We are well aware that the euthanasia movement seeks to change the laws that currently protect the medically and emotionally vulnerable, but often their methods are to first skirt and violate those laws long before they change them. And that is exactly what is happening in the United States today.
Throughout the United States, physicians who support euthanasia are routinely utilizing a special form of "terminal sedation," not as a means of pain control, but with the explicit intention of causing death -- frequently for incompetent patients who have never asked to die. This is routinely being used on patients who are not in immediate danger of dying, but are in other ways considered "incurable" or "hopeless." (See, for example, the case of Robert Wendland in California. NRL News, June 2001, p. 1.)
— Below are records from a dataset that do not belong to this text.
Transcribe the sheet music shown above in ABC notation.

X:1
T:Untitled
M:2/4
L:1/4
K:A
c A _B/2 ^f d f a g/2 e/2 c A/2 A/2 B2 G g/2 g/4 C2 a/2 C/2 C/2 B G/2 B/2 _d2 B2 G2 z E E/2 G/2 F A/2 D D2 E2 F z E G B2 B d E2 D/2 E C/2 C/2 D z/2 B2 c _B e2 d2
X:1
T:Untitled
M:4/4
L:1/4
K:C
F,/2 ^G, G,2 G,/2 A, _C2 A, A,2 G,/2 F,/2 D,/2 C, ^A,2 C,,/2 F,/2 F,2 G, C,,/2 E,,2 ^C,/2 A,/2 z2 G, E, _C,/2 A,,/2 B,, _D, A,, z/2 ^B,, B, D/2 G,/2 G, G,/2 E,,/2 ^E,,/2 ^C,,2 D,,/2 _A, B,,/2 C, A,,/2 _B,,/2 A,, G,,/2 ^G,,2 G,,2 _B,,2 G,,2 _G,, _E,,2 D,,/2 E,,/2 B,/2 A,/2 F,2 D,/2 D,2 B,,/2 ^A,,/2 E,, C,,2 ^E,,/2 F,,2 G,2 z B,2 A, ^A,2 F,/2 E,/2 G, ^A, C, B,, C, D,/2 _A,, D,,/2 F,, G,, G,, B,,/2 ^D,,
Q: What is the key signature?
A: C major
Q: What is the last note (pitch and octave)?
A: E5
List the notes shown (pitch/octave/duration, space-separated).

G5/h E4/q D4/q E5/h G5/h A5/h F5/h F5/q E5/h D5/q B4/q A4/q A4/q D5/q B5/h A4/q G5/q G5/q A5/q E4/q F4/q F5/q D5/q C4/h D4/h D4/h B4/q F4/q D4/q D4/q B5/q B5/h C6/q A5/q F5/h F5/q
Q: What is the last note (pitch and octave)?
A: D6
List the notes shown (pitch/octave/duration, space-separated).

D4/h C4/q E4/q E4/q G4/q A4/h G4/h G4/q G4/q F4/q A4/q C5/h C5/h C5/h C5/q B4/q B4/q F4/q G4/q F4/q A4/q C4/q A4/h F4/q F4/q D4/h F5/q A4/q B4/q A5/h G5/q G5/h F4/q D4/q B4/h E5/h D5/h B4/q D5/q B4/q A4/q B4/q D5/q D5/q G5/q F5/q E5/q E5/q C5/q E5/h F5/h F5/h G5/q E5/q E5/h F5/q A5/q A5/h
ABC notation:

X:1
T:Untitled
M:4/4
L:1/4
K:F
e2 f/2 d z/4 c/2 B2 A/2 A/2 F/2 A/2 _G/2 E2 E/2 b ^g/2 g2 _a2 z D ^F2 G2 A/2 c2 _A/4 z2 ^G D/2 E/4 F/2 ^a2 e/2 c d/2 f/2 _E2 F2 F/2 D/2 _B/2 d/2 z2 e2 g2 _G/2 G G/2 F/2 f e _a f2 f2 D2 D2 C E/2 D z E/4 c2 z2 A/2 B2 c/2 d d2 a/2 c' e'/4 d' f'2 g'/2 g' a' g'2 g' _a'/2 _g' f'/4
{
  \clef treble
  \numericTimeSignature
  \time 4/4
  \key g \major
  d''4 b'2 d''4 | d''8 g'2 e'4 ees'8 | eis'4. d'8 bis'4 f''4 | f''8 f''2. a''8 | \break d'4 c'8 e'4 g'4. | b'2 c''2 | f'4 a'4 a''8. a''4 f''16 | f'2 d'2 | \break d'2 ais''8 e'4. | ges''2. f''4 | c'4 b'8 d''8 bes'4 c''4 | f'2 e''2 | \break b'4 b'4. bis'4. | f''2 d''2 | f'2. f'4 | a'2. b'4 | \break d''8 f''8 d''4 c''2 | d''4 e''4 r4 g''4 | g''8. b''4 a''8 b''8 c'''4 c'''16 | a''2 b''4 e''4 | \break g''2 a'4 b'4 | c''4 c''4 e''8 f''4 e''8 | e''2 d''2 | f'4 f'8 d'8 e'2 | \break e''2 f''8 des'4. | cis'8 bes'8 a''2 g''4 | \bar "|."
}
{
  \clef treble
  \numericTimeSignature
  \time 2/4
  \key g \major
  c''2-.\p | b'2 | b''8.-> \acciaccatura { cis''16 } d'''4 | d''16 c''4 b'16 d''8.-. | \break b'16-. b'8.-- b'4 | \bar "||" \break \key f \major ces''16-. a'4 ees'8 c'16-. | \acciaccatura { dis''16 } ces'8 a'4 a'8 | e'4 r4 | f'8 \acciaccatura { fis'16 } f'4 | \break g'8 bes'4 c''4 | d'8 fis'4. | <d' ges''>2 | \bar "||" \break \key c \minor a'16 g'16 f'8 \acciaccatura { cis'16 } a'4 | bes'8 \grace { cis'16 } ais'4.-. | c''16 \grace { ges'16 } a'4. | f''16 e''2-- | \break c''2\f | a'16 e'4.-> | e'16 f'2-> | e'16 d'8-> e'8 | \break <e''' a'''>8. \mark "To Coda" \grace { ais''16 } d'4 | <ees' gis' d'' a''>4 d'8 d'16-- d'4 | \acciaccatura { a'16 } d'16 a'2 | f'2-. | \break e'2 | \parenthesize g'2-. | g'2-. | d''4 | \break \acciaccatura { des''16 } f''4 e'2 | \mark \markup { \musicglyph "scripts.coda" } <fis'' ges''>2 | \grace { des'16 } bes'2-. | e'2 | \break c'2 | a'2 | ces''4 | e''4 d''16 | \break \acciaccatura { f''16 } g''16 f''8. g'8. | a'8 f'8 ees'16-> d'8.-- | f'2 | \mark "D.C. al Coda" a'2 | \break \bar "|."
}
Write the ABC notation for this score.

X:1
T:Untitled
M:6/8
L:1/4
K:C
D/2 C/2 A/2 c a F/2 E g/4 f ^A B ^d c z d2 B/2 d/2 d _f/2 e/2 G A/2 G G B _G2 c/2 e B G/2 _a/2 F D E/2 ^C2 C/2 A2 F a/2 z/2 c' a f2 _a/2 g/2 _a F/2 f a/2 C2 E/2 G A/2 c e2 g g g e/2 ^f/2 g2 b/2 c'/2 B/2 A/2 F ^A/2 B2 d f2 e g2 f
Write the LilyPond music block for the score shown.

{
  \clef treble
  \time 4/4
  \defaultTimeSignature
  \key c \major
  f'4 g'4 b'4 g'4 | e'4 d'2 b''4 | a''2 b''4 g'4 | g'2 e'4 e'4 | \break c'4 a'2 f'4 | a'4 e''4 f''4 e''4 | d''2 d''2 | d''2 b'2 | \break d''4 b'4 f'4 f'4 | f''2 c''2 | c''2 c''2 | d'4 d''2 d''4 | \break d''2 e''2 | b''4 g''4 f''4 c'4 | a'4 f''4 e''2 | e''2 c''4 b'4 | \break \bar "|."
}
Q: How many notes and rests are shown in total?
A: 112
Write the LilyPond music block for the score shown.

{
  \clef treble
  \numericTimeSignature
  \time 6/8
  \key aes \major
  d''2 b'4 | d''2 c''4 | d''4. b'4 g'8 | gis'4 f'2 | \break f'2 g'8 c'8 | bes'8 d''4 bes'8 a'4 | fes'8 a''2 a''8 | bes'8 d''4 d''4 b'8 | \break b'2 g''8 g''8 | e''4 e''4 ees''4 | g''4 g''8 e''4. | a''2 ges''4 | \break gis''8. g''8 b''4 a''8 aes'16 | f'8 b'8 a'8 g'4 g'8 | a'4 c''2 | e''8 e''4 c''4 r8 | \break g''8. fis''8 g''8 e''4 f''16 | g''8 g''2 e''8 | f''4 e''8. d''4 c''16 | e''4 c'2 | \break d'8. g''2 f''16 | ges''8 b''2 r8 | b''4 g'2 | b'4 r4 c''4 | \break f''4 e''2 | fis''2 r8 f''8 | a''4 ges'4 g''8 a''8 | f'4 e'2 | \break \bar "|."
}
Essential to this approach is the mandatory withdrawal of hydration. It is a form of non-voluntary euthanasia that is particularly difficult to monitor. David Orentlicher, a pro-euthanasia physician, stated in the New England Journal of Medicine, "Terminal sedation seems consistent with accepted practices E however terminal sedation is tantamount to euthanasia, or a kind of slow euthanasia." (NEJM, Vol. 337, No. 17:1237)
Orentlicher, a physician/"ethicist"/advocate, has made a point of traveling the nation instructing sympathetic physicians not to bother with the law or attempts to change it. Euthanasia can safely be practiced under the guise of terminal sedation. "Just do it," he told the California Conference on Physician Assisted Suicide.
Similarly, Robert Brody, chair of the Ethics Department at the University of California San Francisco Medical Center (and a board member of the pro-euthanasia group Compassion in Dying), instructs his student physicians that "terminal sedation" is an acceptable and appropriate form of "near euthanasia."
But Dr. Rex Greene, a California oncologist and advocate for the medically vulnerable, is alarmed at the hijacking of aggressive sedation.